When they reached the temple, however, he was not there. In fact, no one was about except a young acolyte, who had been charged with the task of informing them that the naming ceremony would not take place in the temple. “I am to ask you to follow me,” he said. “It is not far. But there is a donkey ready if you would like to ride.”

“It feels good to walk,” Xian-Li said when Arthur had relayed the offer.

“Thank you, but we will walk,” Arthur told the youth. “Lead the way.”

They continued along the path towards the town and soon came to a small pillar standing to one side. The acolyte paused here and, turning to them, said, “They are gathered at the king’s tomb. It is on the sacred road.” Indicating the little pillar, he said, “You are to wash before you enter the sacred way.”

The top of the pillar had been hollowed into a shallow depression, and this was filled with water. The young man demonstrated how to make the symbolic gesture by dipping his hands and then passing them over his head and face. “Also the child,” he said when they had done as instructed. Xian-Li dipped her fingertips in the water and, pushing away the unruly shock of hair, dampened the child’s forehead and wet his curled little hands.

The young acolyte led them off the path towards what appeared to be nothing more than the edge of a small defile-a place where the ground had crumbled away, or where a stream had cut through the soft earth over time. They quickly discovered, however, that it was not a natural feature at all, but man-made. Steps had been cut in the soft tufa stone that lay beneath the ground.

This hewn staircase led down and down, passing between narrow walls until they could no longer see the surface they had left behind. At the bottom, the steps joined a passage wide enough for two horses to pass abreast; the passage stretched away on either hand. Torches had been lit and set in simple sconces carved into the towering stone walls.

“This is the sacred road,” the young man informed them.

“Where does it lead?” asked Arthur.

“It joins other sacred ways in other places,” replied the acolyte. “There are many such throughout the land.”

They walked along, the passageway cast in deepest gloom though the sky above held the faint glimmer of the rising sun. They passed an elaborate doorway that had been carved into the tufa; columns, also carved, supported a triangular pediment that bore the sculpted image of a man in long robes lying on a low couch. There was an inscription, which seemed to be a name carved into the architrave. The doors were of stone and sealed.

“What is this?” asked Arthur.

“It is the tomb of Lars Volsina,” answered the youth. “He was a king of our people many years ago.”
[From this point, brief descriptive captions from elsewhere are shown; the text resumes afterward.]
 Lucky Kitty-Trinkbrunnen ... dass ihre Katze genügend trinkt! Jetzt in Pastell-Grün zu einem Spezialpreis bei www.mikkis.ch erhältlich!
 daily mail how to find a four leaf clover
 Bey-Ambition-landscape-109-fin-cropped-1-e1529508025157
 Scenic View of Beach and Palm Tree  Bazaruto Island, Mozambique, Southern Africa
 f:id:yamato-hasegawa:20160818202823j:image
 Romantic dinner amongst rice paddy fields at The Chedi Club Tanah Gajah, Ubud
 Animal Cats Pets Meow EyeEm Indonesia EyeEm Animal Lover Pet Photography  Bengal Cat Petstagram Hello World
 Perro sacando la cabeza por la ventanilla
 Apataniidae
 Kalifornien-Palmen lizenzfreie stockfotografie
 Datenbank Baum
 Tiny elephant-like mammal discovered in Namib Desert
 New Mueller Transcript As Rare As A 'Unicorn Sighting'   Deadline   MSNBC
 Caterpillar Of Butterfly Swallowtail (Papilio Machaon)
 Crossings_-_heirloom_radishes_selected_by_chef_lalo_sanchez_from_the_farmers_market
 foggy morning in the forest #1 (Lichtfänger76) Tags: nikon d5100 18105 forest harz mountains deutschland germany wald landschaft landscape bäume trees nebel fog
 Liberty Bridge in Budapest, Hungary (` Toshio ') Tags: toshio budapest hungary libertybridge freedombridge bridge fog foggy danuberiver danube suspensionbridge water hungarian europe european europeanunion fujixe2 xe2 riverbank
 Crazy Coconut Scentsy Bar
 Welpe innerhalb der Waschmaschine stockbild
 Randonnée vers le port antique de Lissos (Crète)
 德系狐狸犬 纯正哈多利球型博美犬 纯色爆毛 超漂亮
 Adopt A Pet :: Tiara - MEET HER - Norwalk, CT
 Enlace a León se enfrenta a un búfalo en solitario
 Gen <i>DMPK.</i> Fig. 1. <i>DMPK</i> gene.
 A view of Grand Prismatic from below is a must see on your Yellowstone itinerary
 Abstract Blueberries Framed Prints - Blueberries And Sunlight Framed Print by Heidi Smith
They passed another doorway set in a niche on the opposite side of the sunken road, then two more; as they continued along there were more of these elaborate facades: some larger, grandly decorated porticoes with steps and columns; others simple posts and lintels framing a stone door. “Are they all tombs?” wondered Arthur. “All these doorways?”

“Yes, all are tombs of kings and noblemen.”

The deep-carved passageway wound gently down, curving as it went. As it straightened again they saw a short distance ahead a group of people standing before another of the rock-cut tombs, this one somewhat larger than the others and more elaborate, with stone steps leading up to a covered porch. A fire had been lit in an iron bowl supported by a tripod, and torches attached to the columns and walls of the sunken roadway gave the tufa a warm, ruddy glow. There was a stone plinth covered with an orange cloth in front of the steps. King Turms stood before it, flanked on either side by women in long white linen gowns. Both had their hair braided in such a way as to fall over each shoulder; one of them held a golden bowl, the other a knife with a blade of black glass.

“Welcome, friends,” called Turms as they came to stand before the plinth. “This rite is best observed on the sacred way in the presence of venerable ancestors,” he explained. “This is a most auspicious place.”

At Arthur’s sceptical expression, he said, “I suppose it will seem strange to you that the celebration of new life should take place amongst the tombs. Even so, this, like the road you have taken to come here, represents the journey of life itself. We are travellers, and each of us, body and soul together, are companions for life’s journey. One day we will part company, as we must. The body, grown weary, will take its rest at last.” Turms lifted a hand to the surrounding tombs.

“But for those whose spirits are alive to the purposes of creation,” he continued, “there is no final destination. For such as these, death is merely a pause, an interlude where one can gather strength for new and greater journeys. Friends, we are created travellers. I ask you, what true traveller ever arrived in a new place who did not wish to explore it, and in exploring did not continue his travels, seeing new sights, learning new ways, breathing the air of a new land under new skies, and rejoicing in new discoveries?”

Turms the Immortal, priest king of the Velathri, turned and motioned to the woman with the bowl. She stepped forward, placing the bowl on the orange-draped plinth. “Though the body you bring before me in this most favourable hour will one day grow weary and die, the new spirit which has entered the world in this body is immortal and will never die. Know this, my friends, we are-all of us-immortal.”

He held out his hands. “Give me the child.”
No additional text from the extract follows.